■ **Soal a**
Kutip tanpa perubahan baris-baris entri mulai dari baris yang memuat "In the image, how" hingga baris terakhir entri, kedua ujungnya ikut disertakan.

■ **Teks Dokumen**
--------------------------------

Tetapi Sayidina Utsman bin
‘Affan r.a., yang merupakan khalifah yang ketiga, menambahkan satu adzan lagi,
diberi nama adzan ketiga. Adzan ketiga ini dilakukan sebelum adzan yang pertama
dan adzan kedua, yakni sebelum imam/ khatib naik mimbar. Oleh karena itu, dalam praktik adzan ketiga itu
dikerjakan lebih dahulu dari adzan pertama dan kedua, maka pada akhirnya
orang-orang zaman sekarang menyebutnya adzan ketiga ini dengan sebutan adzan
pertama. Adapun pengerjaan adzan pertama ini
sunnat saja.
Terdapat sebuah riwayat sahih dari Imam Bukhari
sebagai berikut :
عَنْ سَائِبٍ قَالَ,
سَمِعْتُ السَائِبَ بنَ يَزِيْدٍ يَقُوْلُ إِنَّ الأَذَانَ يَوْمَ الجُمْعَةِ كَانَ
أَوَّلُهُ حِيْنَ يَجْلِسُ الإِمَامُ يَوْمَ الجُمْعَةِ عَلَى المِنْبَرِ فِيْ
عَهْدِ رَسُوْلِ اللهِ صَلَّى اللهُ عَلَيْهِ وَسَلَّمَ وَأَبِيْ بَكْرٍ وَعُمَرَ
رَضِيَ اللهُ عَنْهُمَا فَلَمَّا كَانَ فِيْ خِلاَفَةِ عُثْمَانَ رَضِيَ اللهُ
عَنْهُ وَكَثَرُوْا أَمَرَ عُثْمَانُ يَوْمَ الجُمْعَةِ بِالأَذَانِ الثَّالِثِ
فَأَذَانَ بِهِ عَلَى الزَّوْرَاءِ فَثَبَتَ الأَمْرُ عَلَى ذَالِكَ
Artinya : Dari Sa'ib ia
berkata, "Saya mendengar dari Sa'ib bin Yazid, beliau berkata“Sesungguhnya
adzan di hari jumat pada asalnya ketika masa Rasulullah SAW, Abu Bakar RA dan
Umar RA dilakukan ketika imam duduk di atas mimbar. Namun ketika masa Khalifah
Utsman RA dan kaum muslimin sudah banyak, maka beliau memerintahkan agar
diadakan adzan yang ketiga. Adzan tersebut dikumandangkan di atas Zaura' (nama
pasar). Maka tetaplah hal tersebut (sampai sekarang)". (Shahih al-Bukhari: 865)

--------------------------------

■ **Data Latihan**
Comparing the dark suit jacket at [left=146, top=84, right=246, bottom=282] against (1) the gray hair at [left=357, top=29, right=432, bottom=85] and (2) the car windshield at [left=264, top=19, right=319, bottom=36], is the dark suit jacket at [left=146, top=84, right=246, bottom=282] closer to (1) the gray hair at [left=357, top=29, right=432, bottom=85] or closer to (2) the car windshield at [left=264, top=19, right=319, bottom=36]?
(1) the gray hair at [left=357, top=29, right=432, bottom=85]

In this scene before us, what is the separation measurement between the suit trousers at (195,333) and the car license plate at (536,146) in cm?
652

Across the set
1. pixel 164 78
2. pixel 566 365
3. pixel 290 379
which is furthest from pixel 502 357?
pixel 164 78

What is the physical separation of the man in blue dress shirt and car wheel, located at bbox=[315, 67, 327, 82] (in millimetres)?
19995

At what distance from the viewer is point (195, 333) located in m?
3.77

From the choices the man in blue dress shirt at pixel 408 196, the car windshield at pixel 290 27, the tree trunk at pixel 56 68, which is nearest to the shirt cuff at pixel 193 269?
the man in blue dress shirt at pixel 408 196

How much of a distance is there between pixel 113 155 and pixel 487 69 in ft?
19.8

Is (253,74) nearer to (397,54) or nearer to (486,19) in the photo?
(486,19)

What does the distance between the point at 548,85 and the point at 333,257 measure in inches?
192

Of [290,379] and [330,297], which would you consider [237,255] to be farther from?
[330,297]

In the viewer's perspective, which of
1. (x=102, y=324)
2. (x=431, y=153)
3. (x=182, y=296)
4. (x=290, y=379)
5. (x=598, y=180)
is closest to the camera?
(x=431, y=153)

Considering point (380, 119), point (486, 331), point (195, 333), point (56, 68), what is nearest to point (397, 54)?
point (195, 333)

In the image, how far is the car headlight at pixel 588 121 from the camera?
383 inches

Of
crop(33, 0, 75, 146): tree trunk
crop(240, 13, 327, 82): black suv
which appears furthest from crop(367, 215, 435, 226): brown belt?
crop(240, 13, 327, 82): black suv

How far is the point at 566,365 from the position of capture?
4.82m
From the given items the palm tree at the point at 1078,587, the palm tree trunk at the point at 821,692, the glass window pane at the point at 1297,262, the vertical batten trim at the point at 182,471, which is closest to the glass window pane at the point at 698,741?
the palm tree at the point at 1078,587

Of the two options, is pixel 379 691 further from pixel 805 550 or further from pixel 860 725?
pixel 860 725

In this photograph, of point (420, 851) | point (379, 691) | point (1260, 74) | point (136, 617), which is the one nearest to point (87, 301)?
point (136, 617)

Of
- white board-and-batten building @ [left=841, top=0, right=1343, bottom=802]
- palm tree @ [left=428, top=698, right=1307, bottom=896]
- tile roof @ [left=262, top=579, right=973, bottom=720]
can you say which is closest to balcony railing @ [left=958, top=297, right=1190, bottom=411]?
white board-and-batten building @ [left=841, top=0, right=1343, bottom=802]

--------------------------------

■ **Soal b**
Tuliskan lanjutan teks tentang adzan Jumat di atas, dimulai setelah kalimat terakhirnya.

■ **Jawaban Benar a**
In the image, how far is the car headlight at pixel 588 121 from the camera?
383 inches

Of
crop(33, 0, 75, 146): tree trunk
crop(240, 13, 327, 82): black suv
which appears furthest from crop(367, 215, 435, 226): brown belt?
crop(240, 13, 327, 82): black suv

How far is the point at 566,365 from the position of capture?
4.82m
From the given items the palm tree at the point at 1078,587, the palm tree trunk at the point at 821,692, the glass window pane at the point at 1297,262, the vertical batten trim at the point at 182,471, which is closest to the glass window pane at the point at 698,741?
the palm tree at the point at 1078,587

Of the two options, is pixel 379 691 further from pixel 805 550 or further from pixel 860 725?
pixel 860 725

In this photograph, of point (420, 851) | point (379, 691) | point (1260, 74) | point (136, 617), which is the one nearest to point (87, 301)?
point (136, 617)

Of
- white board-and-batten building @ [left=841, top=0, right=1343, bottom=802]
- palm tree @ [left=428, top=698, right=1307, bottom=896]
- tile roof @ [left=262, top=579, right=973, bottom=720]
can you say which is closest to balcony railing @ [left=958, top=297, right=1190, bottom=411]?
white board-and-batten building @ [left=841, top=0, right=1343, bottom=802]

■ **Jawaban Benar b**
Adapun yang dimaksud dengan adzan ketiga dalam hadist tersebut adalah adzan pertama yang dikumandangkan sebelum masuk waktu
Jum’at di atas zaura’ pada masa kekhalifahan
Ustman bin Affan. Sementara itu adzan kedua adalah adzan pada saat khatib duduk
di atas mimbar dan adzan ketiga adalah iqamah yang dikumandangkan sesaat menjelang
didirikannya shalat Jum’at.
Begitulah tatacara pelaksanaan adzan shalat Jum’at
pada masa-masa awal perkembangan Islam. Semakin meluasnya kekuasaan Islam
dan semakin banyaknya jumlah kaum muslimin pada masa kekhalifahan Utsman, telah
mendorong beliau mengeluarkan kebijakan untuk menambah adzan satu lagi dengan
tujuan mengingatkan manusia bahwa waktu shalat Jumat telah masuk.
Format teknis shalat jum’at yang kedua pada masa
umat terdahulu sampai sekarang, yaitu mengenai penggunaan corong masjid
(Pengeras Suara) waktu adzan,
iqomah dan khutbah shalat jum’at, dimana pada masa
Rasulullah SAW adzan,
iqomah dan khutbah shalat jum’at dikumandangkan tanpa menggunakan
corong masjid (Pengeras Suara), akan tetapi di masa sekarang adzan, iqomah dan khutbah
shalat jum’at dikumandangkan menggunakan corong masjid (Pengeras Suara) dan
juga menggunakan kentongan dan bedug.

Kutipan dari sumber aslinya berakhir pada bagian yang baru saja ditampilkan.